Jamais une personne n'a été refusée sous un prétexte physique.

Alors qu'est-ce qui a changé ? Qu'est-ce qui fait que maintenant cela a tant d'importance, au point de terminer une carrière à peine entamée ? Je ne le comprends pas, et je ne veux pas le comprendre.

Monsieur Cliché n'a pas l'air d'accord non plus. Lui aussi semble trouvé cela aberrant, et c'est sûrement car il a un rapport à la musique similaire au mien. Ou à celui que j'avais.

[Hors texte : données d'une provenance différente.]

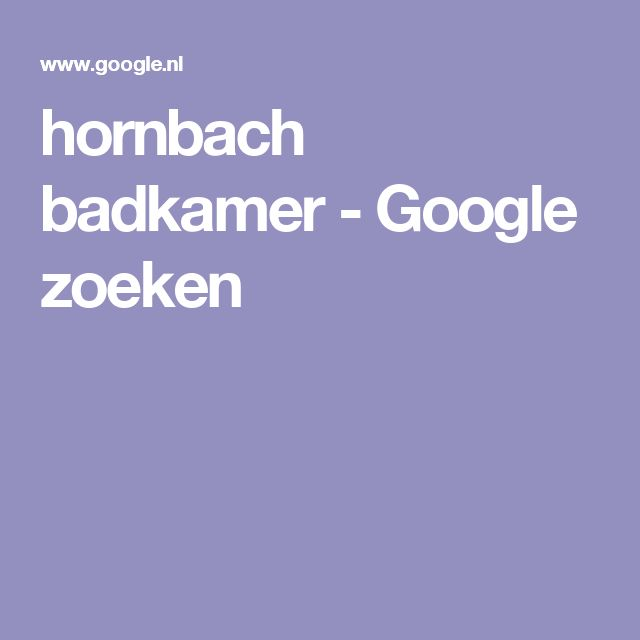 hornbach badkamer - Google zoeken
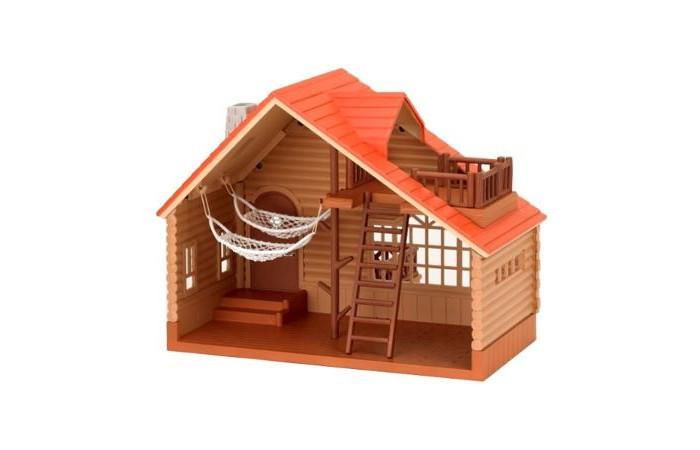 Кукольные домики и мебель Sylvanian Families Кукольный домик Коттедж дом или коттедж в ниж обл
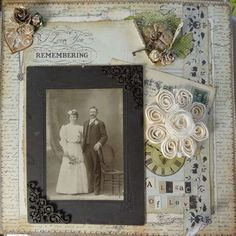 A Legacy of Love ~ Victorian look heritage wedding page. Great edge distressing...flowers appear to be growing behind the curled back corners!
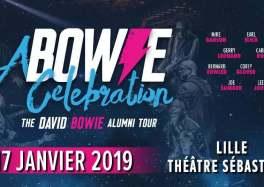 A Bowie Celebration au Théâtre Sebastopol, le 17 janvier 2019 cacestculte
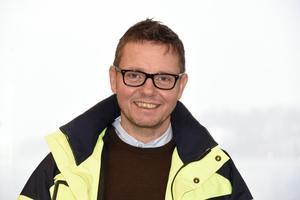 Ett krav är att nykterhetskontrollerna inte får störa trafikflödet inom och kring hamnen, berättar Stockholms Hamnars vd Thomas Andersson.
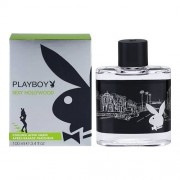 Playboy sexy hollywood after shave 100 ml
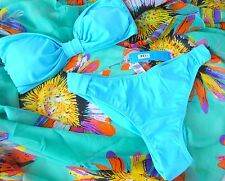 Sale Ladies M&S  14  Bikini With Sunflower Sarong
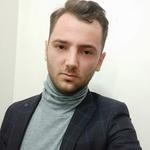 Mohammad F.'s avatar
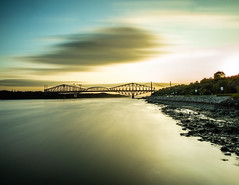 [Quebec & Pierre-Laporte bridges 🌅🌉] (Mads92i) Tags: architecture amazingshoot artist editing eau reflection roche rock reflet toureiffel tree sky paysage nuage lumière quebec bulb outdoors lumiere lightroom ciel ombre photographie photo photographe photography montreal landscape nikon nature vent vacance view chaleur colored cloud canada water lac rivière ponts bridges sunset sunrise soleil sun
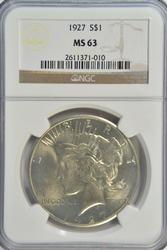 Very Choice BU 1927 Peace Silver Dollar. NGC MS63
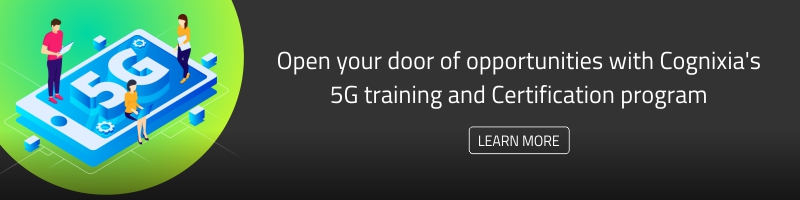 5g technology training certification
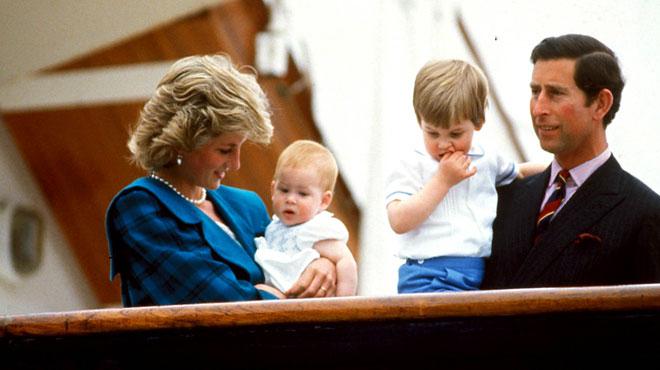 Mort de Diana: une semaine de deuil qui a ébranlé la monarchie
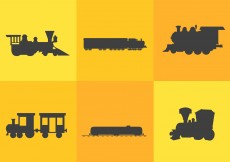 Free vector Train Silhouette Vectors #7794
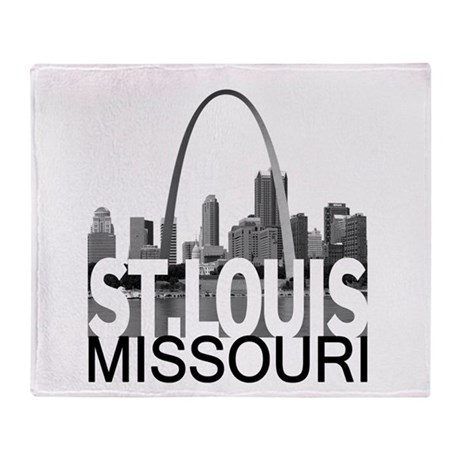 St. Louis Skyline Throw Blanket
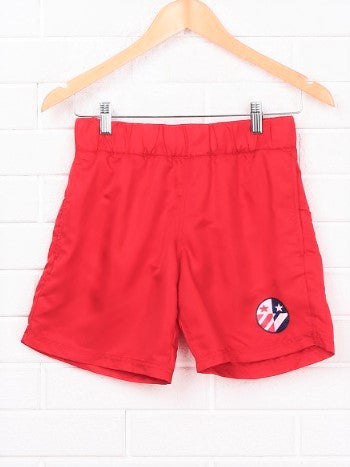 Red Flag Boys Swim Shorts - Let's Beach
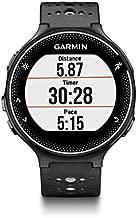 Garmin Forerunner 235, GPS Running Watch, Black/Gray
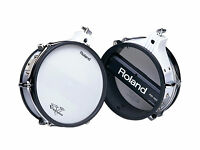 ROLAND PD-100 ten inch mesh pad tom snare V Drums electronic kit upgrade White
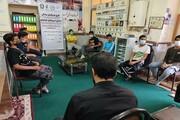 اجرای رزمایش جهادی تبلیغی مدرسه علمیه مشکات کرمانشاه در یک محله محروم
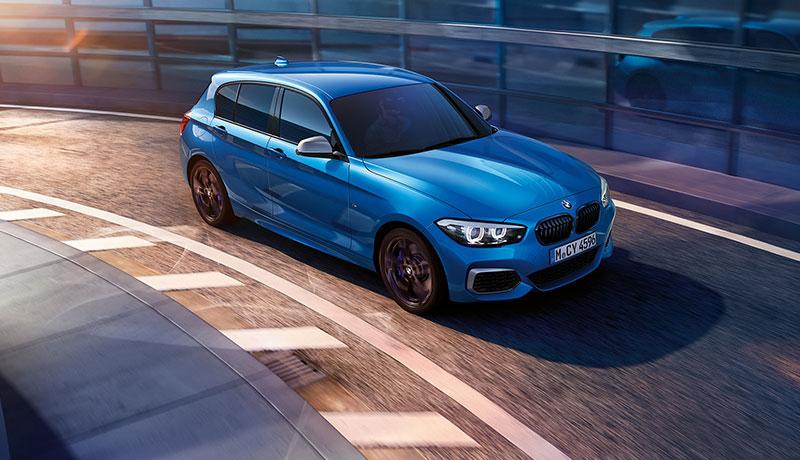 BMW 120i 5-Türer Edition M Sport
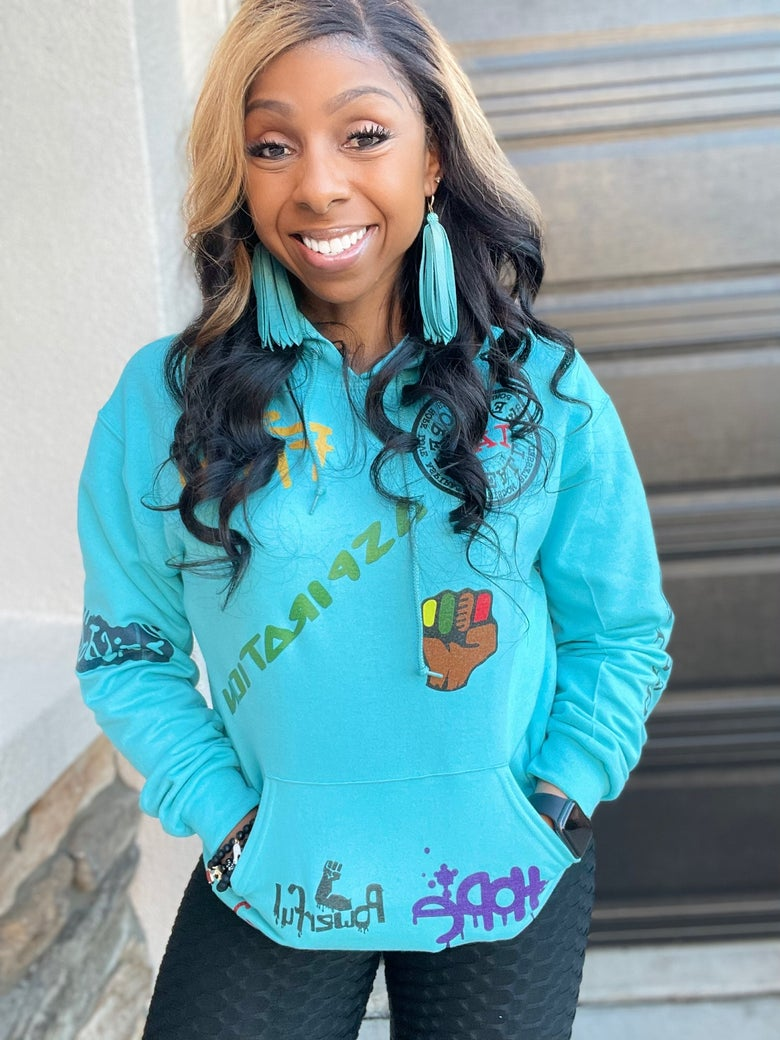 Image of Limited Edition IAM Affirmation Patch Pullovers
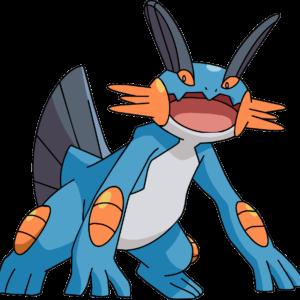 download Swampert | Pokémon Wiki | FANDOM powered by Wikia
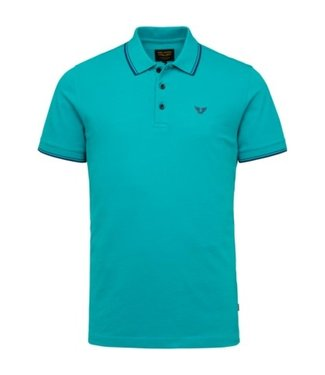 Short sleeve polo stretch pique **01 PPSS214871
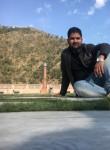 sanjay, 29  , Kalka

Cette conversation, je l'apprécie, réellement même. Si au dépars, j'étais gênée qu'il ne voit mes dernières recherches -encore ouvertes depuis plusieurs jours- finalement, je me dis que c'est une bonne chose, vu ce que ça a engendré. Je ne pensais pas un jour discuter de la sorte avec quelqu'un, encore moins avec lui. Je suis presque déçue de voir ma mère entrer dans la pièce. Non, je le suis vraiment, car j'aurai aimé continuer ce qui me semblait à l'instant naturel, malgré la gêne du début. Je veux en savoir plus, j'ai encore des questions. Et surtout, j'ai l'impression que la musique est un sujet qui nous permet de communiquer sans que les choses ne partent mal.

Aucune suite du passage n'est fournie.